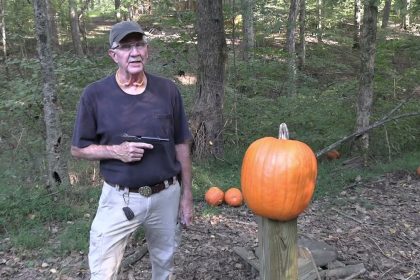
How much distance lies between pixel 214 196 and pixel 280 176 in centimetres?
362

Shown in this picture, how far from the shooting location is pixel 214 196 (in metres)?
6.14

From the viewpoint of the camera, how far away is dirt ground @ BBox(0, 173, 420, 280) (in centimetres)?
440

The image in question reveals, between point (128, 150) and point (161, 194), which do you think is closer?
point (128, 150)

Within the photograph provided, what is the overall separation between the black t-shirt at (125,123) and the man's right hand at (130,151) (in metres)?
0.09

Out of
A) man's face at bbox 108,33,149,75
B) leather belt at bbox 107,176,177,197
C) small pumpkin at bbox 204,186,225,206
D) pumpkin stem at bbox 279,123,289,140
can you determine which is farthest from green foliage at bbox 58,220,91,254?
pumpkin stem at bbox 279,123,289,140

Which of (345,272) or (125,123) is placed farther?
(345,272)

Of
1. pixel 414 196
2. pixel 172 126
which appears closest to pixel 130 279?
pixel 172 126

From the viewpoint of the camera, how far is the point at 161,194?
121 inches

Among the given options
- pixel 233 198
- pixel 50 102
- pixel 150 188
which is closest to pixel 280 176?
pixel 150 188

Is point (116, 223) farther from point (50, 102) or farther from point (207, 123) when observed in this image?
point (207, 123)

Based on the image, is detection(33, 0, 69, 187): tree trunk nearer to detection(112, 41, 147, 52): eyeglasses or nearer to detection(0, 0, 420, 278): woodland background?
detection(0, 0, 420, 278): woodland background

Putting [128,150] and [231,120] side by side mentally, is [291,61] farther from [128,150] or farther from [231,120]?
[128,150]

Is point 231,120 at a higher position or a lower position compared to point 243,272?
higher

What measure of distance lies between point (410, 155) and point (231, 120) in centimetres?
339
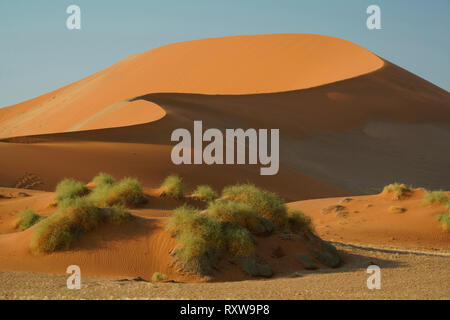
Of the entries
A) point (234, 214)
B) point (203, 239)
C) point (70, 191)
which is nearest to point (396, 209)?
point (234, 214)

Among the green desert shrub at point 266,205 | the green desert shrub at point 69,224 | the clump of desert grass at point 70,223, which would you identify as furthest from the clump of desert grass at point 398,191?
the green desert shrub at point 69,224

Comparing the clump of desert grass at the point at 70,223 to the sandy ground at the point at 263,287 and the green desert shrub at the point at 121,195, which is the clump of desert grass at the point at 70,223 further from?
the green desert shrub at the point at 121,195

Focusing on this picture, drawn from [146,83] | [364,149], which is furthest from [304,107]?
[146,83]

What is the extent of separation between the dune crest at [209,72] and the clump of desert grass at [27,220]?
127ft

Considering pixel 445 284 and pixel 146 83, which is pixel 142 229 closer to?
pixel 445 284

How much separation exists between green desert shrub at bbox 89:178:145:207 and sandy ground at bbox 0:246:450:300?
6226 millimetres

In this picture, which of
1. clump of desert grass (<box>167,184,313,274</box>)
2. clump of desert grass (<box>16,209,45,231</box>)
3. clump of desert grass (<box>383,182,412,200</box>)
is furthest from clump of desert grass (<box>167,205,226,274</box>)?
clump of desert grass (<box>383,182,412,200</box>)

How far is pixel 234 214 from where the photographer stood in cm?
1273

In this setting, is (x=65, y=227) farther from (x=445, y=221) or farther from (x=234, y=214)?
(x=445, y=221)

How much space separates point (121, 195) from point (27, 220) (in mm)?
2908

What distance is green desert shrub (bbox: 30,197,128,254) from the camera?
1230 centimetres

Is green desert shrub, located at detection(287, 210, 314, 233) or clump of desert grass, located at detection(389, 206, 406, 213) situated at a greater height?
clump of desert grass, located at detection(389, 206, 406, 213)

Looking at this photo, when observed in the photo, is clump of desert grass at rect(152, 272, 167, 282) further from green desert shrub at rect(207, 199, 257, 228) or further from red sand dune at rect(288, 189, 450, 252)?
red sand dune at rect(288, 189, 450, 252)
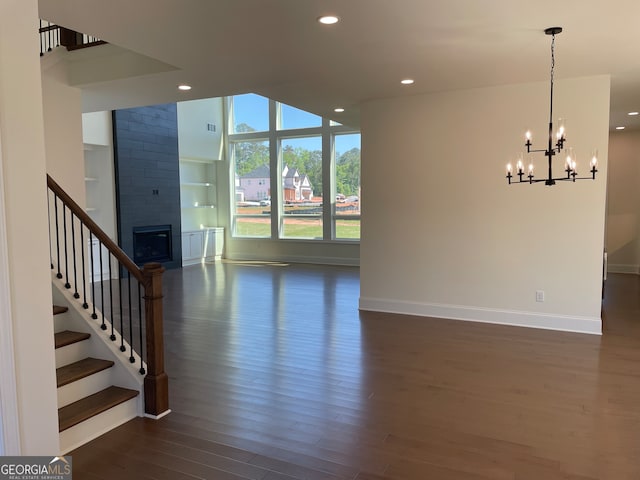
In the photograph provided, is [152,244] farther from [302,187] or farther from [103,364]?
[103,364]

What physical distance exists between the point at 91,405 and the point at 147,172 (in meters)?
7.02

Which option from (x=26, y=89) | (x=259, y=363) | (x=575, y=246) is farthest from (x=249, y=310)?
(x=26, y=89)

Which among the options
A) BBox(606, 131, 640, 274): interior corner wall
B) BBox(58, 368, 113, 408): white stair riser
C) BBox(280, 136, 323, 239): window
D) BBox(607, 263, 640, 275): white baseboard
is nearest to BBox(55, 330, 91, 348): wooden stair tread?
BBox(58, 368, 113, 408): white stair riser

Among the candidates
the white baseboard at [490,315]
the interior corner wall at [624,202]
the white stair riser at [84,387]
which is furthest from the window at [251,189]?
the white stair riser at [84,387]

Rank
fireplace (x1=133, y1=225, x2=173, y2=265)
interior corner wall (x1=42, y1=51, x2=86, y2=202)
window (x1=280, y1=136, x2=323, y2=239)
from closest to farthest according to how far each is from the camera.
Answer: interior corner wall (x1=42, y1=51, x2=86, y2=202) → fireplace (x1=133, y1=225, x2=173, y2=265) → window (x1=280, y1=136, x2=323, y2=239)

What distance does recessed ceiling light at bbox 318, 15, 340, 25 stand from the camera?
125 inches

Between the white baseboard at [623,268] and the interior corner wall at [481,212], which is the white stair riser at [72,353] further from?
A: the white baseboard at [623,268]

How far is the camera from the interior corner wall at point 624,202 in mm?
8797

===============

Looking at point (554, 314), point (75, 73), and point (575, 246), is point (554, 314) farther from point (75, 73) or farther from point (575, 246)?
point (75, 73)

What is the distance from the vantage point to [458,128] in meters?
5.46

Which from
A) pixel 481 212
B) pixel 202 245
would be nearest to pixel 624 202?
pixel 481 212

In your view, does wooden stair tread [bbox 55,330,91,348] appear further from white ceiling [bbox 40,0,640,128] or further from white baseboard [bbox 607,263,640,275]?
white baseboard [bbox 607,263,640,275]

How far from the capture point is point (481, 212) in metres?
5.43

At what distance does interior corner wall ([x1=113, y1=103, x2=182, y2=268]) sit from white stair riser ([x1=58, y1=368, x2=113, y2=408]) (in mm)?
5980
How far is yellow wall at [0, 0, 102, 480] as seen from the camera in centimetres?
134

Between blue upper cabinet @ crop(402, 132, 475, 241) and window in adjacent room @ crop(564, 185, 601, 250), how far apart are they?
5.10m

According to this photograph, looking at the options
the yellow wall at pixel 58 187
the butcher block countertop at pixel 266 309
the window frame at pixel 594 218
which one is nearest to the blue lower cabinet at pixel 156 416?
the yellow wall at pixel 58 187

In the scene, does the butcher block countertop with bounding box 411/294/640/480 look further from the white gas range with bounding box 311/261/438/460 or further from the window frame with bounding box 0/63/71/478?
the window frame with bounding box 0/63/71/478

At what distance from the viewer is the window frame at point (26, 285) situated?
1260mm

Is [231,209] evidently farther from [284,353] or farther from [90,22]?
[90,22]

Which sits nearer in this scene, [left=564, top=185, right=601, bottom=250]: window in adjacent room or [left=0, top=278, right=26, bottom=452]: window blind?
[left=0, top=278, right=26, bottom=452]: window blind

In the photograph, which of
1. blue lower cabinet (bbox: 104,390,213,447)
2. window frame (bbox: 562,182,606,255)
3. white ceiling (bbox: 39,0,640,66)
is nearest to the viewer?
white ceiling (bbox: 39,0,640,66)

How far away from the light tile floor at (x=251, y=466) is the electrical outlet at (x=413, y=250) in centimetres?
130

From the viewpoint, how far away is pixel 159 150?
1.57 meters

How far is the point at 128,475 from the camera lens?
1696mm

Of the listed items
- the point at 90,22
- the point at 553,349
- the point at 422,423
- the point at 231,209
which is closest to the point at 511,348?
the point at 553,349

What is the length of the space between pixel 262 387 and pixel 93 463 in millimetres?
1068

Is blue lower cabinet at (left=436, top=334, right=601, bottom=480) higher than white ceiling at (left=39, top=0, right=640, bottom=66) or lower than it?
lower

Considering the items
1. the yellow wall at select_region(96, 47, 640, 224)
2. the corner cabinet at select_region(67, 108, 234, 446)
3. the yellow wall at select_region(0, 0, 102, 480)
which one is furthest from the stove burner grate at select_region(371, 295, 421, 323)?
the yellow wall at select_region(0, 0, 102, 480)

===============

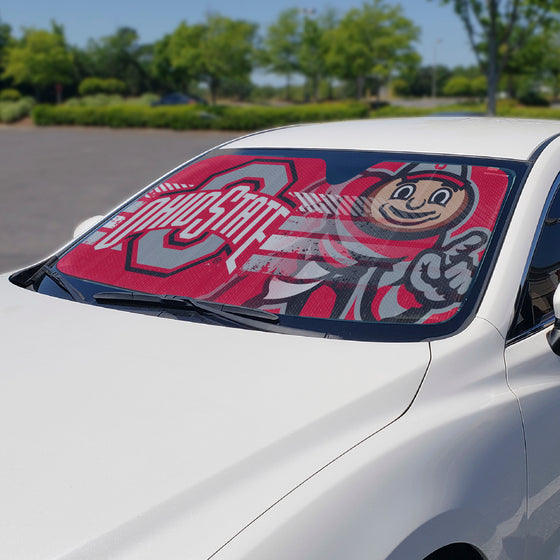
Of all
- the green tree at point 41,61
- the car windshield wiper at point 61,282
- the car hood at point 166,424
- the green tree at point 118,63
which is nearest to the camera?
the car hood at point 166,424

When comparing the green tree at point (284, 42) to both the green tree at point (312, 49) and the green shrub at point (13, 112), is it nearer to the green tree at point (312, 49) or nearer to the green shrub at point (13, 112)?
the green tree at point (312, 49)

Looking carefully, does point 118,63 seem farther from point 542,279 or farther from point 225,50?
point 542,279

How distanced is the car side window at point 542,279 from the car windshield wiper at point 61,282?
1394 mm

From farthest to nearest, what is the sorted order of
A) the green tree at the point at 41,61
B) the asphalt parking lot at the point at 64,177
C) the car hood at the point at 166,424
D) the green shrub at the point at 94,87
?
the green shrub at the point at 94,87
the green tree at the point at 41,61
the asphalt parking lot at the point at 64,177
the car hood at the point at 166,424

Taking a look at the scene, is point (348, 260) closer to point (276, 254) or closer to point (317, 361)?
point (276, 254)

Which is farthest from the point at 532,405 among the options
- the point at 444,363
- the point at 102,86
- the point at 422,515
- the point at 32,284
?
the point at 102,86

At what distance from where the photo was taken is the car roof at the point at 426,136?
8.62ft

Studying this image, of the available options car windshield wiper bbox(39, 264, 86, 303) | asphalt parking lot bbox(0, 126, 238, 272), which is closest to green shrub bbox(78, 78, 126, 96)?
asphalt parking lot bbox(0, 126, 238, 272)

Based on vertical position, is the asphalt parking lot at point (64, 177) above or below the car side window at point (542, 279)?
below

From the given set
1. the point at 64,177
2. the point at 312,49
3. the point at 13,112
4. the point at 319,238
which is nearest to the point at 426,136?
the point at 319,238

===============

Task description —
Pull out every line from the entries above that contains the string "position", treating uppercase and lowercase as different.

Answer to this task —
Is point 231,120 at a higher position or a lower position compared to point 243,272?
Based on vertical position, is the asphalt parking lot at point (64, 177) above or below the car side window at point (542, 279)?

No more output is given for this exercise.